Today’s post involves a proposal to introduce a policy for API deprecation from community members Oliver Gondža and Daniel Beck. Extensibility is the heart of Jenkins, but over the past ten years we’ve not had a proper API deprecation policy other than "try not to break plugins, ever."
Daniel, expanding more on the problem wrote:
We have no backward compatibility policy besides "compatibility matters". With 1000+ plugins and basically the entire core being available to plugins, a lot of difficult or impossible to remove cruft has accumulated over the last ten years. This limits both what can be changed in core, and makes documentation difficult to use for plugin developers.
The two have put together a detailed proposal under JENKINS-31035 which suggests we:
limit the availability in APIs (classes, methods, fields, …) provided by core to a number of releases. Depending on the feature, this can range from a few months, to a few years (e.g. two years being about 100 releases of Jenkins and eight LTS baselines).
I highly encourage you to read the entire proposal on the issue tracker, where we are trying to collect feedback/history.
We’re asking you to read the proposal in JENKINS-31035 and provide feedback if you have it.

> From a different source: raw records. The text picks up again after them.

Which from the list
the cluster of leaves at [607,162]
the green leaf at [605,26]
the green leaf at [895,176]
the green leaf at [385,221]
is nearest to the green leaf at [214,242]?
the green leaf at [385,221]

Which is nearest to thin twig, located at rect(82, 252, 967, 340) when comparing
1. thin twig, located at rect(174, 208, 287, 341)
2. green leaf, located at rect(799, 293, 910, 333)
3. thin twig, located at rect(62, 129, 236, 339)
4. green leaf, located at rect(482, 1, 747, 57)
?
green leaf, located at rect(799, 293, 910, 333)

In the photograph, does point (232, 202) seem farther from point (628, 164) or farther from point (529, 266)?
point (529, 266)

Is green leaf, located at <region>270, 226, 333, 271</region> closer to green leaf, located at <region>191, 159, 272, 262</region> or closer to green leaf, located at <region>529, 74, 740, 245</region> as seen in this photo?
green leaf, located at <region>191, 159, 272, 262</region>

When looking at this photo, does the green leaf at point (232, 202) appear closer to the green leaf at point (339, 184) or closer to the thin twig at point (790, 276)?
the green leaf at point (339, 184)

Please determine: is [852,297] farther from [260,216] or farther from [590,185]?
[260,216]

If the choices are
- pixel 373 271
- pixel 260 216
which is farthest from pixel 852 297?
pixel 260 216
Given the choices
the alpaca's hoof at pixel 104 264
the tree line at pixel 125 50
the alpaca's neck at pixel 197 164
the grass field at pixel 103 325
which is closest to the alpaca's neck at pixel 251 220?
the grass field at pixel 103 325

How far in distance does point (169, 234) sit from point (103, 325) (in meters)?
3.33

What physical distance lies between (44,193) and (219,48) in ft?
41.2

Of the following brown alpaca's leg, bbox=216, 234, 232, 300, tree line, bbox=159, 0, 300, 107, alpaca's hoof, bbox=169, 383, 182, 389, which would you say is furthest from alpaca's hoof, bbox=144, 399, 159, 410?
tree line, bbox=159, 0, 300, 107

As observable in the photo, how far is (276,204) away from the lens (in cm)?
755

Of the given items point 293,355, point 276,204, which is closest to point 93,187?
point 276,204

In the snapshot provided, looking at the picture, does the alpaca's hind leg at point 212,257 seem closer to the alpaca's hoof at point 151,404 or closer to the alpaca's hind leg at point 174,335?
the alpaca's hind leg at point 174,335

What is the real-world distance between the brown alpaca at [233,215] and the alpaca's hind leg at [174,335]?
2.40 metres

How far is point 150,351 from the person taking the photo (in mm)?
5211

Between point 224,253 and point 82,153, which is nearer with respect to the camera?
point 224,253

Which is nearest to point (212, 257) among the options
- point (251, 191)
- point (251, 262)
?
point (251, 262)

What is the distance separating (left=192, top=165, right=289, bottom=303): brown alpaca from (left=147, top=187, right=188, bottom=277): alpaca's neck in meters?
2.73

If you have ever logged in to the issue tracker or the wiki, you have a "Jenkins user account" which means you’ll be able to log into the issue tracker and vote for, or comment on the issue linked above.
(note: if you have forgotten your password, use the account app to reset it.)
We’re going to review feedback, make any necessary adjustments and either approve or reject the proposal two weeks from today.